◆ Page excerpt:
History of Auctions & Auction Houses

History of Auctions & Auction Houses
Eugène Benjamin Fichel’s view of an auction at Drouot in 1876 which made €80,000 ($94,000) in a sale held by Beaussant Lefèvre on June 22 at the Paris auction center. | Image source: antiquestradegazette.com

The attraction and excitement of an auction are well known, with tantalizingly enticing prices for often rare and desirable objects and collectibles. In this day and age, this is especially true, in the backdrops of mass-market consumerism and uber-wealthy collectors’ lust to obtain one-of-a-kind and unique art and objects at attractive rates. However, the business of auctions has existed for far longer than one may think — with the first recorded auction happening over 2,500 years ago.

The Ancient Beginnings

Around 500 BC, the Greek historian Herodotus was the first to mention the auction procedure, reporting that it was used in Babylon to sell women for marriage. At that time, women were considered property and were auctioned off. The auctioneer graded women based on personal judgment of their attractiveness, and that determined the order in which they would be sold. The only way to sell a daughter as a wife to another man was through an auction. However, If a couple did not get along, there was a return policy in place.

The Roman Empire’s auctions used to dispose of property and products were known as the Atrium Auctionarium. Roman troops also employed this approach to distribute the spoils of war, which would have suited their triumphant sentiments. During these times, an auction was indicated by a spear driven into the earth. Nothing, even individuals, was off-limits for sale. Slaves seized by opposing forces were auctioned off, and the revenues were used to fund future war operations. Additionally, citizens who were in debt might use an auction to sell their assets. Moreover, the very word auction comes from the Latin word “auctus,” which means “increasing.”

Auction at Stockholms Auktionsverk in Sweden | Image source: gentlemannaguiden.com

The Birth Of Modern Auctioning

Auctions were mentioned in the Oxford English Dictionary for the first time in 1595. In the late 17th century, the London Gazette is claimed to have reported the auctioning of artwork at coffeehouses and pubs around London. The world’s oldest auction house, Stockholms Auktionsverk, was founded around this time —- in 1674 in Sweden. Sotheby’s is the world’s second-largest auction house, having held its inaugural auction in 1744. Christie’s, the world’s largest auction house, was founded in 1766.

Christie’s

James Christie, a Scotland-born UK auctioneer, was the one to found Christie’s auction house on December 5th, 1766, in London, England. It started as a studio for prominent artists’ auction sales and evolved into something much bigger. Namely, after handling a number of important art auctions, such as the one where sir Robert Walpole’s painting collections were sold to Catherine the Great of Russia in 1778, Christie’s quickly established itself as a renowned auction house. That led to capitalizing on London’s newfound prominence as a major international art trade hub during the French Revolution.

Following his father’s death in 1803, James Christie II, a specialist in ancient Greek and Italian art, took over the business. It stayed as a private company until 1973 when it went public, and then it was bought by Francois Pinault, a French businessman and a mega art collector, in 1999.

In the late 1950s, they expanded from London — first was a new office in Rome in 1958; then, one in Geneva (1968) and one in Tokyo (1969). Nowadays, they have offices all over the world — from Singapore to the USA.

◆ Stored records:
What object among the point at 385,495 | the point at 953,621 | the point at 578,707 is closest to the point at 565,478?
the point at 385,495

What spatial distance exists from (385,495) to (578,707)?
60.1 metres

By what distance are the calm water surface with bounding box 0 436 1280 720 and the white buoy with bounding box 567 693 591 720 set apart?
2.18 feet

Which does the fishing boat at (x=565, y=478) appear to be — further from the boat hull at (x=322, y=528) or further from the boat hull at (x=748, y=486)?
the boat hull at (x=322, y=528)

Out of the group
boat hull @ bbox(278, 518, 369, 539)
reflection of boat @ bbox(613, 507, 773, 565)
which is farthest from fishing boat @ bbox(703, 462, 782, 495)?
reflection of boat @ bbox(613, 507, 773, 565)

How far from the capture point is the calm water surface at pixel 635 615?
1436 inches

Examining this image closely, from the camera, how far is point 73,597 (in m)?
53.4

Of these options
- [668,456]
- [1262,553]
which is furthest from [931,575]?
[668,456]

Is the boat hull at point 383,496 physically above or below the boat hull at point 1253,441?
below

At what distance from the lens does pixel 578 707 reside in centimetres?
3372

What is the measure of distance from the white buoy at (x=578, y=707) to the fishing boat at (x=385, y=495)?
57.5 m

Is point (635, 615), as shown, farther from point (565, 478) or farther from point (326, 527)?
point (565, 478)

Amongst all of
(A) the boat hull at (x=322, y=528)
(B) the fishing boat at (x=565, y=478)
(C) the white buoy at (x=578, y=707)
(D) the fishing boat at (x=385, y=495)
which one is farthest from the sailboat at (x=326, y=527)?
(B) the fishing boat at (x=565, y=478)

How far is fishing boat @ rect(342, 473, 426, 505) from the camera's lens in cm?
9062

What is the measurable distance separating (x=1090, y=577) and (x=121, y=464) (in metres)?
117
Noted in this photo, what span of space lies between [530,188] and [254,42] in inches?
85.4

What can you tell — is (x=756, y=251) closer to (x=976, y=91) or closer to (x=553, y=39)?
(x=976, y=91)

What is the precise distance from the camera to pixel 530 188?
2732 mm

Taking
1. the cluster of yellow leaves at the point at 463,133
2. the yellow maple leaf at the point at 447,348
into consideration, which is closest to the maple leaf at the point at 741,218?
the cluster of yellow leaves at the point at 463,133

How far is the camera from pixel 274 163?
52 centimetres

◆ Requests:
1. Check each statement against the auction history text and answer yes or no, quoting the words of the text that decide it: (a) Stockholms Auktionsverk was founded in Sweden in 1674. (b) Sotheby's is the world's largest auction house. (c) Christie's remained a private company until 1999.
2. Quote the entries from the line containing "Noted in this" through the end of the entries, keeping every line as it appears.

◆ Worked answers:
1.
(a) Yes: "The world’s oldest auction house, Stockholms Auktionsverk, was founded around this time —- in 1674 in Sweden."
(b) No: "Sotheby’s is the world’s second-largest auction house"
(c) No: "It stayed as a private company until 1973 when it went public"

2.
Noted in this photo, what span of space lies between [530,188] and [254,42] in inches?
85.4

What can you tell — is (x=756, y=251) closer to (x=976, y=91) or closer to (x=553, y=39)?
(x=976, y=91)

What is the precise distance from the camera to pixel 530 188?
2732 mm

Taking
1. the cluster of yellow leaves at the point at 463,133
2. the yellow maple leaf at the point at 447,348
into consideration, which is closest to the maple leaf at the point at 741,218?
the cluster of yellow leaves at the point at 463,133

How far is the camera from pixel 274 163?
52 centimetres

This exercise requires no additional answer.